Short exercise:
Answer these from the package listing:
(a) What version number does it give?
(b) What default value does the usage give for seed.initial?
(c) Which repository is named?

Text shown:
..............................

| Type: | Package |
| Title: | Bayesian Consensus Clustering for Multiple Longitudinal Features |
| Version: | 1.0.3 |
| Maintainer: | Zhiwen Tan <21zt9@queensu.ca> |
| Description: | It is very common nowadays for a study to collect multiple features and appropriately integrating multiple longitudinal features simultaneously for defining individual clusters becomes increasingly crucial to understanding population heterogeneity and predicting future outcomes. 'BCClong' implements a Bayesian consensus clustering (BCC) model for multiple longitudinal features via a generalized linear mixed model. Compared to existing packages, several key features make the 'BCClong' package appealing: (a) it allows simultaneous clustering of mixed-type (e.g., continuous, discrete and categorical) longitudinal features, (b) it allows each longitudinal feature to be collected from different sources with measurements taken at distinct sets of time points (known as irregularly sampled longitudinal data), (c) it relaxes the assumption that all features have the same clustering structure by estimating the feature-specific (local) clusterings and consensus (global) clustering. |
| License: | MIT + file LICENSE |
| Depends: | R (≥ 3.5.0) |
| Imports: | cluster, coda, ggplot2, graphics, label.switching, LaplacesDemon, lme4, MASS, mclust, MCMCpack, mixAK, mvtnorm, nnet, Rcpp (≥ 1.0.9), Rmpfr, stats, truncdist, abind, gridExtra |
| Suggests: | cowplot, joineRML, knitr, rmarkdown, survival, survminer, testthat (≥ 3.0.0) |
| LinkingTo: | Rcpp, RcppArmadillo |
| VignetteBuilder: | knitr |
| Config/testthat/edition: | 3 |
| Encoding: | UTF-8 |
| RoxygenNote: | 7.3.1 |
| NeedsCompilation: | yes |
| Packaged: | 2024-06-23 23:47:10 UTC; whytz |
| Author: | Zhiwen Tan [aut, cre], Zihang Lu [ctb], Chang Shen [ctb] |
| Repository: | CRAN |
| Date/Publication: | 2024-06-24 00:00:02 UTC |
Compute a Bayesian Consensus Clustering model for mixed-type longitudinal data
Description
This function performs clustering on mixed-type (continuous, discrete and categorical) longitudinal markers using Bayesian consensus clustering method with MCMC sampling
Usage
BCC.multi(
mydat,
id,
time,
center = 1,
num.cluster,
formula,
dist,
alpha.common = 0,
initials = NULL,
sigma.sq.e.common = 1,
hyper.par = list(delta = 1, a.star = 1, b.star = 1, aa0 = 0.001, bb0 = 0.001, cc0 =
0.001, ww0 = 0, vv0 = 1000, dd0 = 0.001, rr0 = 4, RR0 = 3),
c.ga.tunning = NULL,
c.theta.tunning = NULL,
adaptive.tunning = 0,
tunning.freq = 20,
initial.cluster.membership = "random",
input.initial.local.cluster.membership = NULL,
input.initial.global.cluster.membership = NULL,
seed.initial = 2080,
burn.in,
thin,
per,
max.iter
)

..............................

Data:
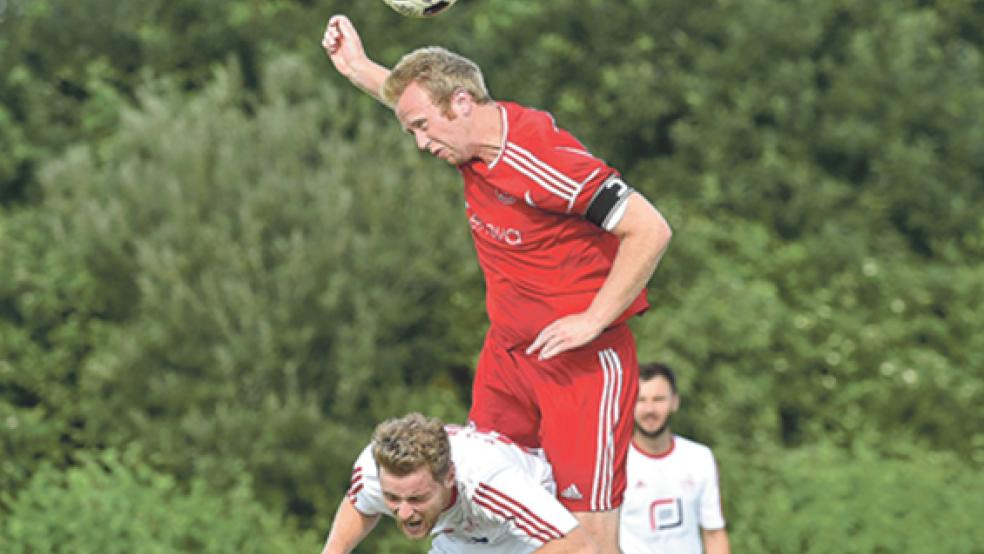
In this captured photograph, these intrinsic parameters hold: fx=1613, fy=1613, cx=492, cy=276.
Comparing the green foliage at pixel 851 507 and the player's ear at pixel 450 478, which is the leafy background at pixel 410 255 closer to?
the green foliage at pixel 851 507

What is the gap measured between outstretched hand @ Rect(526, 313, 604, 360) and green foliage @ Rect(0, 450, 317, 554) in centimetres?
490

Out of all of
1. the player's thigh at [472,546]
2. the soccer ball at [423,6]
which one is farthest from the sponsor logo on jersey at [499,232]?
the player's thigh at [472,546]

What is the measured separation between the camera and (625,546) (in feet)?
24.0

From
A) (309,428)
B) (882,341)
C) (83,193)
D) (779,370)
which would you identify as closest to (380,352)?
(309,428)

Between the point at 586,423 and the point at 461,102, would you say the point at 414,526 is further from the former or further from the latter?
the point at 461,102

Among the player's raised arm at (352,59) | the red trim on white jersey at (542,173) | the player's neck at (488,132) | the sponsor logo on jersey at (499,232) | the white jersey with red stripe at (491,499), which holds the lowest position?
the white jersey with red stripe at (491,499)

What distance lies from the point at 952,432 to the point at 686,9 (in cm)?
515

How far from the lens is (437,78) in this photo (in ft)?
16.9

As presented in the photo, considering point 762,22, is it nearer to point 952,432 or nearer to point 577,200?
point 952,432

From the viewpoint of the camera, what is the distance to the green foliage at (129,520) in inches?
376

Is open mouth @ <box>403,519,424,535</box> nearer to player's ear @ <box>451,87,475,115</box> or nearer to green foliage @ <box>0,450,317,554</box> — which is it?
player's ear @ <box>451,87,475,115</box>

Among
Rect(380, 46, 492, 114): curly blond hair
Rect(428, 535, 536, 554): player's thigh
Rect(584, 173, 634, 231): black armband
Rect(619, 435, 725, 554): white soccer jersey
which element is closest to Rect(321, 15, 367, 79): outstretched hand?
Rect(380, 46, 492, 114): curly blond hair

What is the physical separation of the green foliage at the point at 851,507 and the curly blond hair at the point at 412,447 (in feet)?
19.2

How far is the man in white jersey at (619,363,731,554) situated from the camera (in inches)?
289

..............................

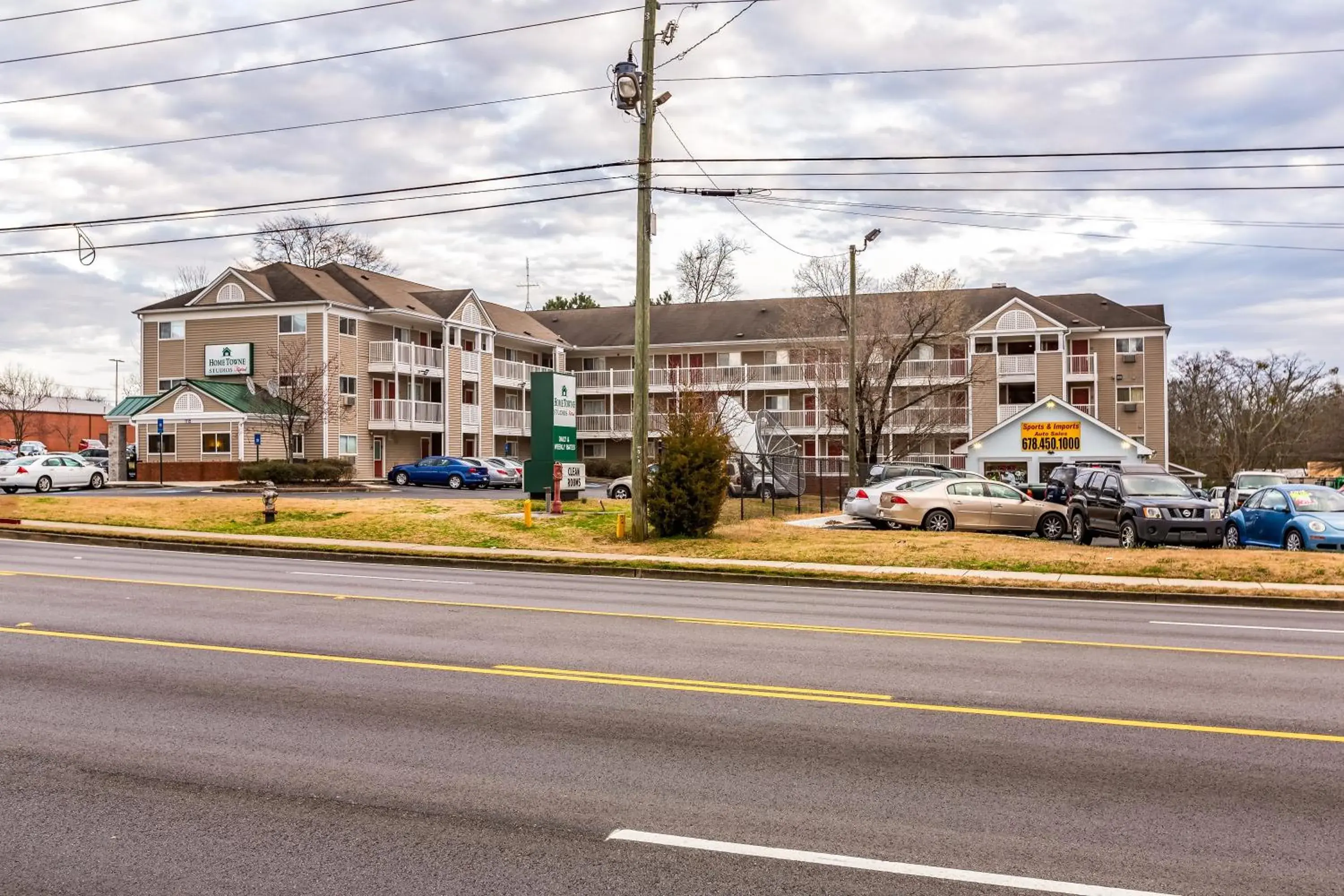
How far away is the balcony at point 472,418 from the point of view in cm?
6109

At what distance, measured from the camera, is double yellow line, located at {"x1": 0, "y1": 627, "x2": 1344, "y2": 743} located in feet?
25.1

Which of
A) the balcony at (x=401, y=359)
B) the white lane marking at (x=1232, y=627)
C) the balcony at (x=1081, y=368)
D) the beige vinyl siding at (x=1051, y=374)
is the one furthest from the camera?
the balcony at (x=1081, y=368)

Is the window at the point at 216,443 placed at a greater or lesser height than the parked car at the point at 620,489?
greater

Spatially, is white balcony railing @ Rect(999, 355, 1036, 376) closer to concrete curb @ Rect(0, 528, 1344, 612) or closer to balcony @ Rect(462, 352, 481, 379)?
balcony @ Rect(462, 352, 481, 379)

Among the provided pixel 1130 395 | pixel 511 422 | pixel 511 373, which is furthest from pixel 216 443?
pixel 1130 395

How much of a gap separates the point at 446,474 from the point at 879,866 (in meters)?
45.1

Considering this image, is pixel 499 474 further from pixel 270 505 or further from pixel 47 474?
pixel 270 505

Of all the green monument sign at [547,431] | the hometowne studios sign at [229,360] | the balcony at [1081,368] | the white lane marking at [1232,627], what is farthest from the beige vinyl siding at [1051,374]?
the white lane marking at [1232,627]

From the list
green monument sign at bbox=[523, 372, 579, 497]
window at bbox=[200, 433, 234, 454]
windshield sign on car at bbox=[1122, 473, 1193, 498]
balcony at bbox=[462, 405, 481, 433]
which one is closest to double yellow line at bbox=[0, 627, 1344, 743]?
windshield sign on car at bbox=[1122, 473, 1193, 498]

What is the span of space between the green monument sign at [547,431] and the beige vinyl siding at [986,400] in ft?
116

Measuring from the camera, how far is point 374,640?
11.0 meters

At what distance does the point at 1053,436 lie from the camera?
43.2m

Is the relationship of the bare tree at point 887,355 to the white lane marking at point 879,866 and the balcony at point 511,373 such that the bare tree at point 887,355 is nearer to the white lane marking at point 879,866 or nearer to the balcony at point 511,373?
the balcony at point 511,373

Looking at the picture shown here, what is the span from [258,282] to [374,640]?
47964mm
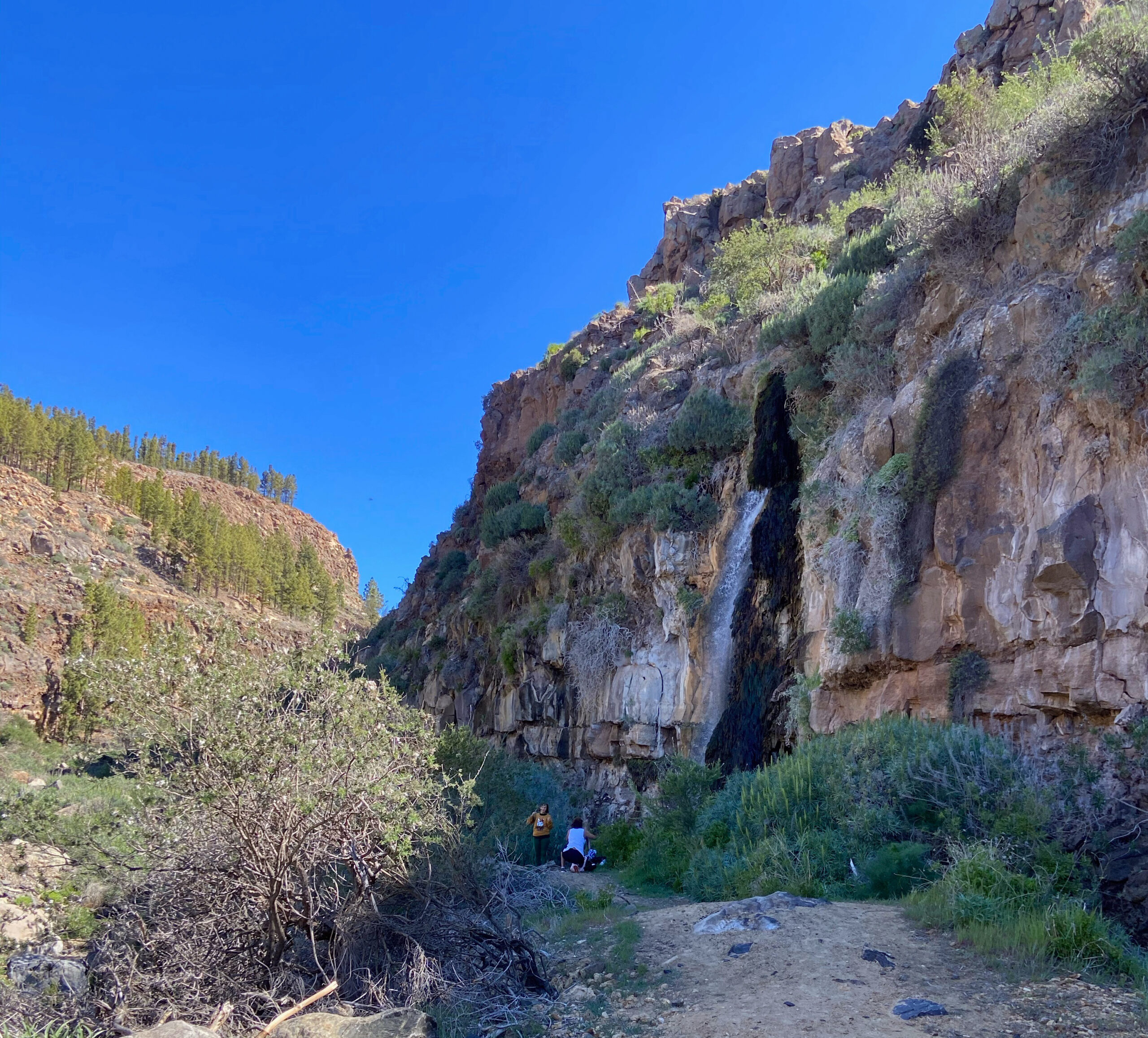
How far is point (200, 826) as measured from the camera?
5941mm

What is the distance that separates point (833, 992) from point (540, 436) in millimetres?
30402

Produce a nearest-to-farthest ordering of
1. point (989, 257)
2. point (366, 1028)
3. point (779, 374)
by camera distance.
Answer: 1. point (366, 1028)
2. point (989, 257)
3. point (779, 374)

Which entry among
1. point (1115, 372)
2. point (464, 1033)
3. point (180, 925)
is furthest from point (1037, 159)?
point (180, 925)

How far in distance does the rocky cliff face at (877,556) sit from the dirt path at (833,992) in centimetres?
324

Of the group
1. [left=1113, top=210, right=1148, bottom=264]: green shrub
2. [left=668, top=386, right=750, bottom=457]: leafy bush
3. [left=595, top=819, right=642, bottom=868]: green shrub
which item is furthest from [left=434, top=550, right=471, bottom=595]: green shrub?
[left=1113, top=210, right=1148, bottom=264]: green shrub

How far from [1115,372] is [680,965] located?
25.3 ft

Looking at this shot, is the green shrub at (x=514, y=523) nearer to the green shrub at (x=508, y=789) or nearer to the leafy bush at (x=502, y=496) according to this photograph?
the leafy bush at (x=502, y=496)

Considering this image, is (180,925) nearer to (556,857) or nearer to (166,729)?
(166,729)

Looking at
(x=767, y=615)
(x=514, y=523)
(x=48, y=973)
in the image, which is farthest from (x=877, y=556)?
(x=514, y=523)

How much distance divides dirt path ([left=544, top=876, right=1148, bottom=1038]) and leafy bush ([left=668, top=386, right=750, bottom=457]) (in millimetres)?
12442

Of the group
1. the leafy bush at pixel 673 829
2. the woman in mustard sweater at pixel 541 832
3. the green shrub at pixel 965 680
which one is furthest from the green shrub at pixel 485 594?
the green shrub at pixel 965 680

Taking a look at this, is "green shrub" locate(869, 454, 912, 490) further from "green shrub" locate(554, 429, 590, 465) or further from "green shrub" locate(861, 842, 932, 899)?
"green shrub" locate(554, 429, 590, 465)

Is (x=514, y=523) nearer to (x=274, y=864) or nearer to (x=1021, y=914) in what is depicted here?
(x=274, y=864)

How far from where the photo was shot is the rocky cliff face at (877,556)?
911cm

..............................

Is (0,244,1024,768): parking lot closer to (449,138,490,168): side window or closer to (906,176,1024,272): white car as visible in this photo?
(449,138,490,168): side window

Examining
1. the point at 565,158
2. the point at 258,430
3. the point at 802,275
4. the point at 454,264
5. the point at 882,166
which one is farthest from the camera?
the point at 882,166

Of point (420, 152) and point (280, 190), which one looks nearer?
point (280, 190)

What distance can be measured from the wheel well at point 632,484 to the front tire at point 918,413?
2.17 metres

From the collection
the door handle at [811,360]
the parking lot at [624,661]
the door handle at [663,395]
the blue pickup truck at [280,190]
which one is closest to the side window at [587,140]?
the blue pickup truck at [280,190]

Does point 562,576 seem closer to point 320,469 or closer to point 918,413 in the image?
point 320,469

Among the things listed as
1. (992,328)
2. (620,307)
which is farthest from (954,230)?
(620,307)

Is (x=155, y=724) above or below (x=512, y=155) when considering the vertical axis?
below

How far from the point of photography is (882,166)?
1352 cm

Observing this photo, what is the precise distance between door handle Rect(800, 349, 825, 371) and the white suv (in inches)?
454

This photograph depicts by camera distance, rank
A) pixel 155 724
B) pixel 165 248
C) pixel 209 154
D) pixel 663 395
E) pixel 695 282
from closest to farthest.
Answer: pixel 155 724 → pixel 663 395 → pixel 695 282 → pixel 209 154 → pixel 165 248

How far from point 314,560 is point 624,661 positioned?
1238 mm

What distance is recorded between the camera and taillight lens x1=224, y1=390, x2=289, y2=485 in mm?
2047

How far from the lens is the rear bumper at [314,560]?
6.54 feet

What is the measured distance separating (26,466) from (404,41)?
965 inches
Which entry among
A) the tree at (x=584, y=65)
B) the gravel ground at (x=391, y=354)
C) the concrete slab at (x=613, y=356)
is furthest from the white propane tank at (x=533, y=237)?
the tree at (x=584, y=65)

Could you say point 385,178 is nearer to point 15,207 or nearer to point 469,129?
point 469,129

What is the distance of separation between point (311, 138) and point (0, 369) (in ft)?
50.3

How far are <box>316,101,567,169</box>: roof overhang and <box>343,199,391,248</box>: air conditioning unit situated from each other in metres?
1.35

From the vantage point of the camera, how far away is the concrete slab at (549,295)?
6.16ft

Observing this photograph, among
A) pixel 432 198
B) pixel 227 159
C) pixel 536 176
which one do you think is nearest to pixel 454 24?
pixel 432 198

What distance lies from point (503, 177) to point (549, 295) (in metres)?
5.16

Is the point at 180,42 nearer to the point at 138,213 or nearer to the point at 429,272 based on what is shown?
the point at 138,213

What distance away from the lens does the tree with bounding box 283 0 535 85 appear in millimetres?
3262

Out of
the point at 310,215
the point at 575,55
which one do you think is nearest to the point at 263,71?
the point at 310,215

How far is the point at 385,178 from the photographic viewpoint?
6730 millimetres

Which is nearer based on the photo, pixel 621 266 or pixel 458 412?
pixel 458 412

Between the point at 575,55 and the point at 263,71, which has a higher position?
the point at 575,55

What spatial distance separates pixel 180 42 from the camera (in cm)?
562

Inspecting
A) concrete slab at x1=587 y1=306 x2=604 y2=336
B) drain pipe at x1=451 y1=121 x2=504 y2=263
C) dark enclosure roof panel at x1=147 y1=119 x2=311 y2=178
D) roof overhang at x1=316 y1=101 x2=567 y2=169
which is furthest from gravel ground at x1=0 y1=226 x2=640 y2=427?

..............................

Exercise solution:
(a) 1.0.3
(b) 2080
(c) CRAN